‘Uzmanlara göre, Biden Yönetimi’nin Tutumu Amerikalıların Görüşlerini Yansıtmıyor’
ABD’nin dış politikası, işbirliği yapma isteği göstermiyor. Dış ve güvenlik politika uzmanı Shea Bradley-Farrell, Radyo Kossuth’a verdiği röportajda bunu belirtti. Washington merkezli Counterpoint Institute’in başkanı olan ve aynı zamanda Macaristan’daki Fundamental Rights Merkezi’nde konuk araştırmacı olan Bradley-Farrell, ABD’nin ideolojik saldırısının diğer devletlerle ilişkilerine etkisini de tartıştı.
Shea Bradley-Farrell, ABD büyükelçilik binalarına Pride bayraklarının asılmasını ABD hükümeti politikasının bir göstergesi olarak yorumladı, ancak bu bayrakların Amerikan halkının çoğunluğunu ya da dünya genelindeki insanları temsil etmediğini belirtti. Bir Pew araştırmasının sonuçlarını hatırlatarak, dünyadaki ülkelerin çoğunluğunun homoseksüelliği ahlakın bir parçası olarak kabul etmediğini söyledi. Yine de, dünya genelindeki LGBT topluluğunun kültürel kabulünü kazanmak için ABD’nin Obama döneminden bu yana yabancı devletlere baskı yaptığını ekledi.
Uzmanın açıklamalarına göre, ABD, LGBT topluluğunun üyelerinin de dahil olduğu, genel anlamda insan haklarını koruma işinde olmalıdır. Ancak sosyal ideoloji aşılamak ve diğer ülkelere kültürel kabul dayatmak bu işin bir parçası değildir. Ayrıca, bu davranışın sonucunda ABD’nin bulunduğu çoğu ülkede çoğunluk tarafından olumsuz bir şekilde algılandığını ve bu durumun potansiyel müttefiklerin ve hatta dostların uzaklaşmasına neden olduğunu belirtti.
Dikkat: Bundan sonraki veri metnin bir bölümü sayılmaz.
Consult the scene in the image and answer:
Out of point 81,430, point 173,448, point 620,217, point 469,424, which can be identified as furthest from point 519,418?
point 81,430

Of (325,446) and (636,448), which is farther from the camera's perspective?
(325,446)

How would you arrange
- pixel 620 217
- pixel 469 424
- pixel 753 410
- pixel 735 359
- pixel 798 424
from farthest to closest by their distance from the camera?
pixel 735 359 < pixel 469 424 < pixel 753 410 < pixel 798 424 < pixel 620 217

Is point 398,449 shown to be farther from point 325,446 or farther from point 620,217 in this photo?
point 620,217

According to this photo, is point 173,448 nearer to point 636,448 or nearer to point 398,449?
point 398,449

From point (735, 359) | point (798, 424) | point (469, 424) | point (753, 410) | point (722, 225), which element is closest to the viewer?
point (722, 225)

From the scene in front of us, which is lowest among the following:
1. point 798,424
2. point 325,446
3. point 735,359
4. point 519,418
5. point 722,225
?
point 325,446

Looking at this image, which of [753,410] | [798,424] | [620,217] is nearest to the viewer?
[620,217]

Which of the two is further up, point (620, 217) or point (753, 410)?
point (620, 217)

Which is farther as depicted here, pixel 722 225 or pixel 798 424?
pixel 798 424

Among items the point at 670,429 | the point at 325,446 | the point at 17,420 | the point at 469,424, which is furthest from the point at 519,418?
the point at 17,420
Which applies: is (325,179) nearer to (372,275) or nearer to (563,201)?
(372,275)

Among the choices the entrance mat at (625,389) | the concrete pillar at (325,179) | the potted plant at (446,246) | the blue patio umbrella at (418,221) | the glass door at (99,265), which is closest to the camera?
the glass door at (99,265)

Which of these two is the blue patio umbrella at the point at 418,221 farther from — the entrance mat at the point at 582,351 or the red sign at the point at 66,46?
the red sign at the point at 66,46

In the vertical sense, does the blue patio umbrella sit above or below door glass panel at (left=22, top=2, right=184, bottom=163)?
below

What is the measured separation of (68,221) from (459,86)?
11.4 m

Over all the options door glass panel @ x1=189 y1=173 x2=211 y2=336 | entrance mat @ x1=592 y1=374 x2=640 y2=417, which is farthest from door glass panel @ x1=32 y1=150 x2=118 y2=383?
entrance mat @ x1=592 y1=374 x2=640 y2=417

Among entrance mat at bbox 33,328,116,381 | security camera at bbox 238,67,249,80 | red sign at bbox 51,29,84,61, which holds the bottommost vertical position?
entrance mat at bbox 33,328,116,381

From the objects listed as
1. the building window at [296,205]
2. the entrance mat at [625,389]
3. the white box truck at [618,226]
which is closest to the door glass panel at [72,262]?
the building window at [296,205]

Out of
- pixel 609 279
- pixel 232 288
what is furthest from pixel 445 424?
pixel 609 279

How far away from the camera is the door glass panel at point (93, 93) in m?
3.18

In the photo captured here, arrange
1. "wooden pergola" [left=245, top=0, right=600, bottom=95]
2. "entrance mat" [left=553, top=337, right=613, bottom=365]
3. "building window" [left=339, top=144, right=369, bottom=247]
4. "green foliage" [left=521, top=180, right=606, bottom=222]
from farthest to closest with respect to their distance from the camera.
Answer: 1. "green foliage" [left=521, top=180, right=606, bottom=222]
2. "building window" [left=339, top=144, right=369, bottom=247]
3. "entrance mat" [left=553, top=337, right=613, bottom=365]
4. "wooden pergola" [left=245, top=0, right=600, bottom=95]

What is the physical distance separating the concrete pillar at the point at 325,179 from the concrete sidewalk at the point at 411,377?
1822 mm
Bradley-Farrell ayrıca Macaristan’daki duruma da değindi ve ABD’nin Macaristan Büyükelçisi David Pressman’ın ataması onaylanmadan önce Macaristan’da insan hakları gerilemesi konusunda konuştuğunu belirtti. Ona göre bunun tek nedeni, Macaristan’ın LGBT konularını Avrupa Birliği’nin istediği şekilde okul müfredatına almamasıydı.
Kendisinin Macaristan’ı dört kez ziyaret ettiğini ve burada son iki ayını yaşadığını hatırlatan Shea Bradley-Farrell, Amerikan kamuoyunun Macaristan hakkındaki bilgilerinin liberal sol medyadan geldiğini ve bu bilgilerin çoğunlukla olumsuz raporlar olduğunu vurguladı. Bu nedenle, Macaristan’da bir süre yaşamış insanların bu iddiaların doğru olmadığını söylemelerinin önemli olduğunu düşünüyor.
Shea Bradley-Farrell, kendisinin de farklı bir perspektif sunmak amacıyla Macaristan hakkındaki izlenimlerini birkaç platformda paylaştığını ve Amerikalıların diğer ülkeler hakkındaki gerçeği duymaya çok açık olduklarına inandığını söyledi.
Bradley-Farrell’a göre, farklı şekillerde muhafazakar değerlere sahip olmak isteyen insanların sayısı artacaktır. Macaristan tarafında ise hükümetin doğru olduğuna inandığı şeyler için dik durması büyük bir cesaret olarak görülmektedir çünkü bu iyi bir örnektir.